Cycling is environmentally cool, right? Cyclists are not merely friends of the Earth but lovers, carers and life-long best mates, right? Bicycles are as benign as a gentle breeze wafting a summer meadow, right? Wrong. A new report says otherwise. It lays bare the impact that manufacturing bikes has on the environment. It’s not pretty.
Just in case you suspect that it’s propaganda put out by the roads lobby or auto industry, you should know that it’s actually been produced at the expense of, and with huge help from, the third largest US bike seller, Specialized. With their income from 9% of the US bicycle market, they’ve paid three post-graduates at Nicholas School of Environment, Duke University, to dig the dirt on how much of our planet’s resources are used and abused to make the machines we love.
It’s a big report. There’s a massive amount of detail. It deserves to be studied and the facts and figures broadcast, published and gossipped. Such as the fact that it takes more than 30,000 litres of water to make just one Roubaix fork. Specialized uses enough water making Roubaix frames to supply the water needed by 477,000 people per year. “These numbers are staggering”, say the authors.
Making a a kilogram of a carbon frame uses 45% more water than an aluminium frame but, getting its own back in the race to deplete the planet, aluminium frames require more energy during their manufacture. “Over 58.7 gigawatt-hours are used per year to produce all the Allez framesets sold in a year, which is enough power to supply New York City for approximately 128 hours. The Allez frame’s most energy intensive process is artificially aging the aluminum frame to achieve specific metallurgy properties. This requires the frame to be heat treated at 400°F for ten hours.”
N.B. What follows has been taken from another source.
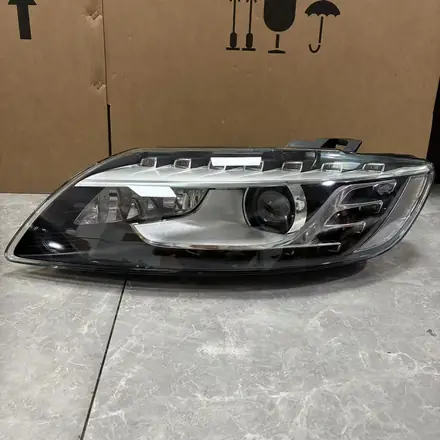 Audi Q7 4L Facelift Bi-Xenon LED Left Headlight 2010-2015 4L0941029AC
Other figures are equally shocking. In making all of the Allez framesets that are sold in a year, 6.4 million kilos of carbon dioxide equivalent are released into the atmosphere. To make the Roubaix frame, 1.01kg of waste are generated. For every kilogram of chain produced, there’s an astonishing 3.69kg of waste.
I won’t go on – you can read, open-mouthed, all 179 pages of the report yourself. Download it here. And do compare it with the impacts of other forms of travel, as detailed in the first chapter of my book, Cycling Science.
Of course, Specialized doesn’t do any of the manufacturing itself. It’s done mostly in China and Taiwan, with some components made in Japan. Each country, and each region within it, has different environmental goals. Some even have to meet national or international standards.
And Specialized must be applauded for being so candid about the impact that the making of their bikes is having on Earth. If ths publication can encourage other manufacturers to be equally transparent then there is hope that they will all work together to reduce their eco-footprint – not to boost cycling’s genuine green credentials but for the sake of the planet.